Available records →
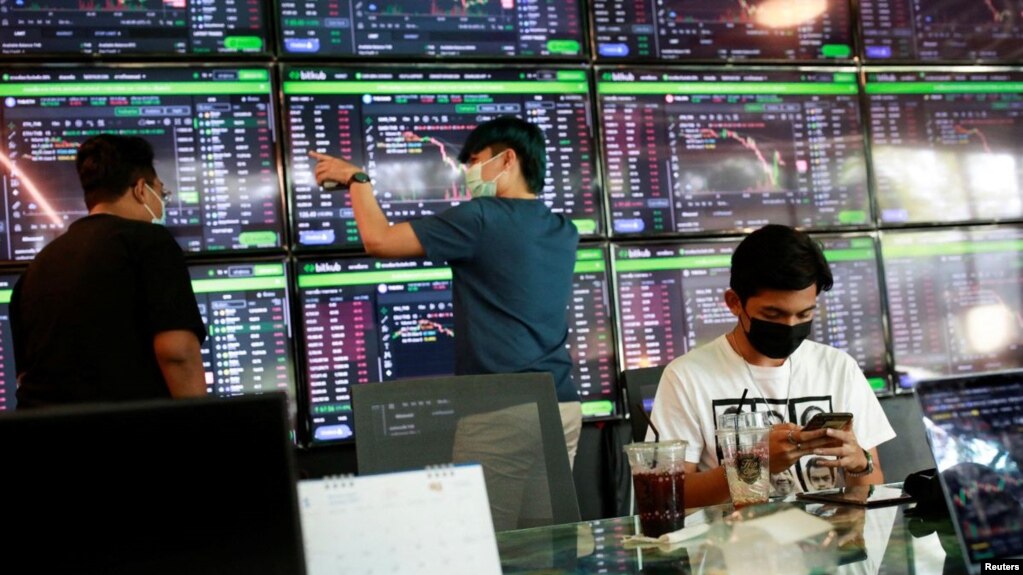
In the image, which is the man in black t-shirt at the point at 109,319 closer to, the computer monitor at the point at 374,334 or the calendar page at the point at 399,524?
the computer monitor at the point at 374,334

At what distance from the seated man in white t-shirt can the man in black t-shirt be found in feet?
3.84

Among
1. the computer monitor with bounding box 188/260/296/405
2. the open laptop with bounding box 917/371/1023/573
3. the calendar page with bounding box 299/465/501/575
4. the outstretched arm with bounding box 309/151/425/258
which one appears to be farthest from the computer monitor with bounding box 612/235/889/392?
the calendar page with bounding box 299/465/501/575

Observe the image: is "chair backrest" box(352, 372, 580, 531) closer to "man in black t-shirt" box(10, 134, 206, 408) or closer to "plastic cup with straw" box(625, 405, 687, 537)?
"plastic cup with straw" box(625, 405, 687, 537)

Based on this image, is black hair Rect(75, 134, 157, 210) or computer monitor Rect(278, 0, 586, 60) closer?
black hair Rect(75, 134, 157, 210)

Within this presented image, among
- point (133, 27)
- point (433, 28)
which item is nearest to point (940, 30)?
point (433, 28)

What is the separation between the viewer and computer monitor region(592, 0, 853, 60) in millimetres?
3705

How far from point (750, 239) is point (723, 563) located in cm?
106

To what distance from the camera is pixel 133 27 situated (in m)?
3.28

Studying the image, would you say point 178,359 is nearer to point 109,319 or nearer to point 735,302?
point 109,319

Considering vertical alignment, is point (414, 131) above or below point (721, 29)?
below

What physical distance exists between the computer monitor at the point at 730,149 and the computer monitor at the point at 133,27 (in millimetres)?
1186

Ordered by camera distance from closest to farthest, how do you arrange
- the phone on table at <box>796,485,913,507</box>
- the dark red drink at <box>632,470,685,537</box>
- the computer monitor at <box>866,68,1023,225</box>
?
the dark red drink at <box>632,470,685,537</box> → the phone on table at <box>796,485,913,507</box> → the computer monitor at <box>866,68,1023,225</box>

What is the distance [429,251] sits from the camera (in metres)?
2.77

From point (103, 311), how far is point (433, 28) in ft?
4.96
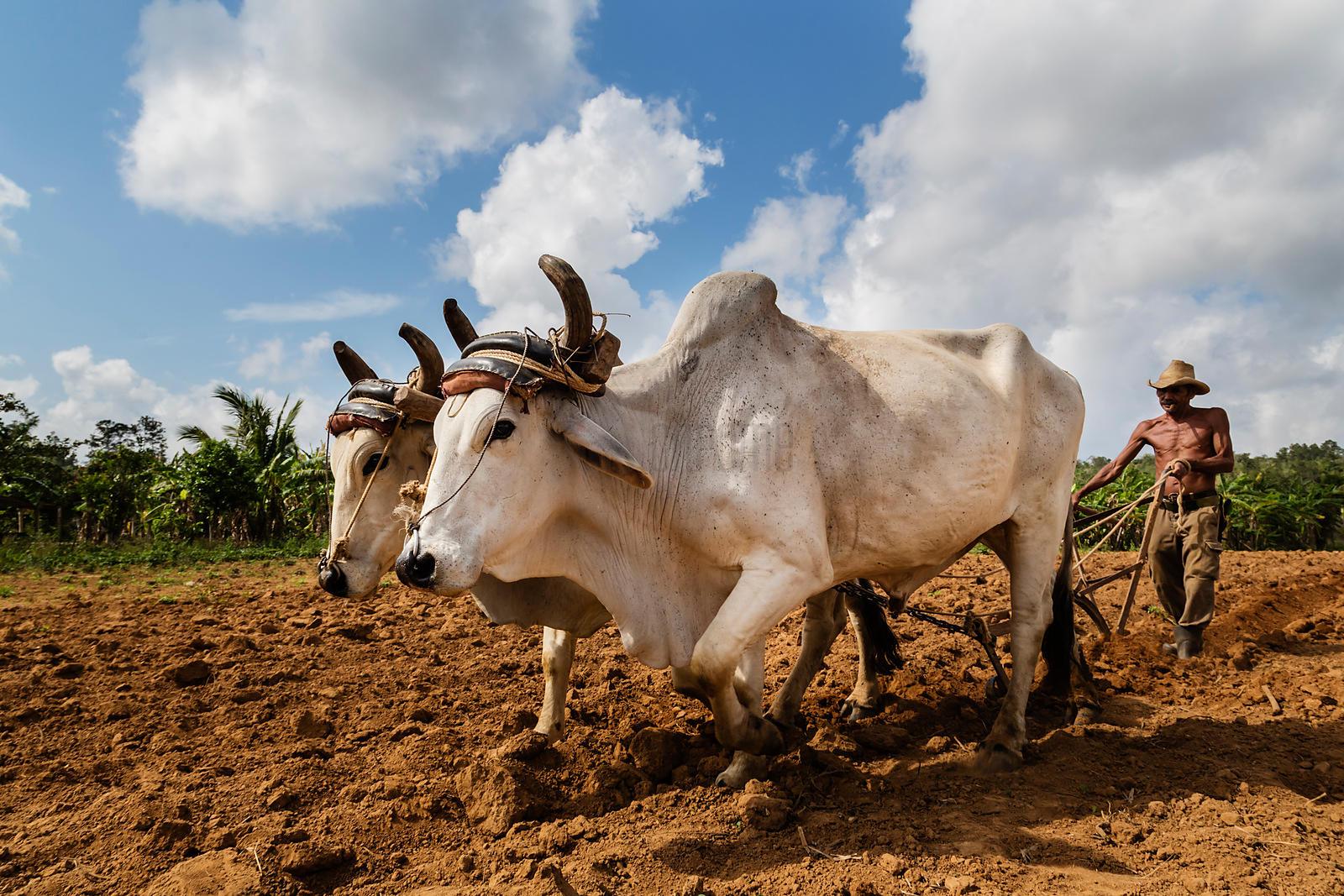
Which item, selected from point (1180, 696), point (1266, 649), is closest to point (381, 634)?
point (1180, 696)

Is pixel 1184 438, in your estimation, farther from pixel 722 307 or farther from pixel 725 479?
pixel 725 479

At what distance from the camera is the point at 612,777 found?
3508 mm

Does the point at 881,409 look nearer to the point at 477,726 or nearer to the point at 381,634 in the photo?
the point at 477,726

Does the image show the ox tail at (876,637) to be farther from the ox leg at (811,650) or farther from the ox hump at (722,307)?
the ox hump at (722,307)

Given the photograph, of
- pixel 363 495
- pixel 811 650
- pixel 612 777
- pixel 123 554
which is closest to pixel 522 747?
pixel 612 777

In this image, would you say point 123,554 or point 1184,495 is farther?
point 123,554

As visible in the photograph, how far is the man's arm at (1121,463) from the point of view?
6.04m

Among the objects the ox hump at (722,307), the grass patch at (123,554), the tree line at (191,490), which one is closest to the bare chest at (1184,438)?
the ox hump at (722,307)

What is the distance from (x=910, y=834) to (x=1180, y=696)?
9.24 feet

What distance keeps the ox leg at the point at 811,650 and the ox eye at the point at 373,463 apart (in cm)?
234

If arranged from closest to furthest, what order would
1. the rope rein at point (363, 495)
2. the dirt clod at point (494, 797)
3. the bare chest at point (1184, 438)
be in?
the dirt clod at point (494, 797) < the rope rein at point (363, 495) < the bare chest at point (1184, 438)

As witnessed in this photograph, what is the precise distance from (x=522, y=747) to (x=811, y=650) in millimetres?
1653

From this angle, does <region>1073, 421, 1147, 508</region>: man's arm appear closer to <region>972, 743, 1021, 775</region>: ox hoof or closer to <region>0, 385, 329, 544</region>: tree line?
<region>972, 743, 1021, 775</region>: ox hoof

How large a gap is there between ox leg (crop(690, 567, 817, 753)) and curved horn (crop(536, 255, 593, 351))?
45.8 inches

Your instructions → Every record gets retyped exactly; no picture goes into the copy.

Answer to the problem →
In the image, which is the man in black t-shirt at the point at 109,319 closer to, the computer monitor at the point at 374,334 or the calendar page at the point at 399,524?
the computer monitor at the point at 374,334

At what distance from the seated man in white t-shirt can the man in black t-shirt be found in feet?
3.84

Among
1. the computer monitor with bounding box 188/260/296/405
2. the open laptop with bounding box 917/371/1023/573
3. the calendar page with bounding box 299/465/501/575
4. the outstretched arm with bounding box 309/151/425/258
which one appears to be farthest from the computer monitor with bounding box 612/235/889/392?
the calendar page with bounding box 299/465/501/575

Observe the image: is "chair backrest" box(352, 372, 580, 531) closer to "man in black t-shirt" box(10, 134, 206, 408) or closer to "plastic cup with straw" box(625, 405, 687, 537)?
"plastic cup with straw" box(625, 405, 687, 537)

Based on this image, is black hair Rect(75, 134, 157, 210) or computer monitor Rect(278, 0, 586, 60) closer?
black hair Rect(75, 134, 157, 210)

Within this presented image, among
- point (133, 27)
- point (433, 28)
which item is nearest to point (940, 30)?
point (433, 28)

What is the separation between the viewer and computer monitor region(592, 0, 853, 60) in millimetres?
3705

How far from point (750, 239) is point (723, 563) located in cm?
106

To what distance from the camera is pixel 133 27 situated (in m)?
3.28

Studying the image, would you say point 178,359 is nearer to point 109,319 or nearer to point 735,302?
point 109,319

Considering vertical alignment, is point (414, 131) above or below point (721, 29)?
below

What physical distance exists between the computer monitor at the point at 730,149 and the computer monitor at the point at 133,27 (in millimetres)?
1186

Ordered by camera distance from closest to farthest, how do you arrange
- the phone on table at <box>796,485,913,507</box>
- the dark red drink at <box>632,470,685,537</box>
- the computer monitor at <box>866,68,1023,225</box>
?
the dark red drink at <box>632,470,685,537</box> → the phone on table at <box>796,485,913,507</box> → the computer monitor at <box>866,68,1023,225</box>

What is the distance [429,251] sits from the camera (in metres)?
2.77

From point (103, 311), how far is point (433, 28) in ft?
4.96
Which item, selected from point (1180, 696), point (1266, 649), is closest to point (381, 634)?
point (1180, 696)

Is pixel 1184 438, in your estimation, farther from pixel 722 307 or farther from pixel 725 479?
pixel 725 479

At what distance from the camera is the point at 612,777 found?
3508 mm

Does the point at 881,409 look nearer to the point at 477,726 or nearer to the point at 381,634 in the photo?
the point at 477,726

Does the image show the ox tail at (876,637) to be farther from the ox leg at (811,650) or farther from the ox hump at (722,307)?
the ox hump at (722,307)

Given the photograph, of
- pixel 363 495
- pixel 811 650
- pixel 612 777
- pixel 123 554
which is closest to pixel 522 747?
pixel 612 777

In this image, would you say point 123,554 or point 1184,495 is farther?
point 123,554

As visible in the photograph, how far is the man's arm at (1121,463) from the point of view?
6.04m

Among the objects the ox hump at (722,307), the grass patch at (123,554), the tree line at (191,490), which one is closest to the bare chest at (1184,438)?
the ox hump at (722,307)

What is the distance from (x=910, y=834) to (x=1180, y=696)?
9.24 feet

What distance keeps the ox leg at the point at 811,650 and the ox eye at the point at 373,463 apart (in cm)?
234

If arranged from closest to furthest, what order would
1. the rope rein at point (363, 495)
2. the dirt clod at point (494, 797)
3. the bare chest at point (1184, 438)
be in?
the dirt clod at point (494, 797) < the rope rein at point (363, 495) < the bare chest at point (1184, 438)

As witnessed in this photograph, what is the precise distance from (x=522, y=747) to (x=811, y=650) in millimetres?
1653

From this angle, does <region>1073, 421, 1147, 508</region>: man's arm appear closer to <region>972, 743, 1021, 775</region>: ox hoof or closer to <region>0, 385, 329, 544</region>: tree line?
<region>972, 743, 1021, 775</region>: ox hoof

How large a gap is there between ox leg (crop(690, 567, 817, 753)) and curved horn (crop(536, 255, 593, 351))?
45.8 inches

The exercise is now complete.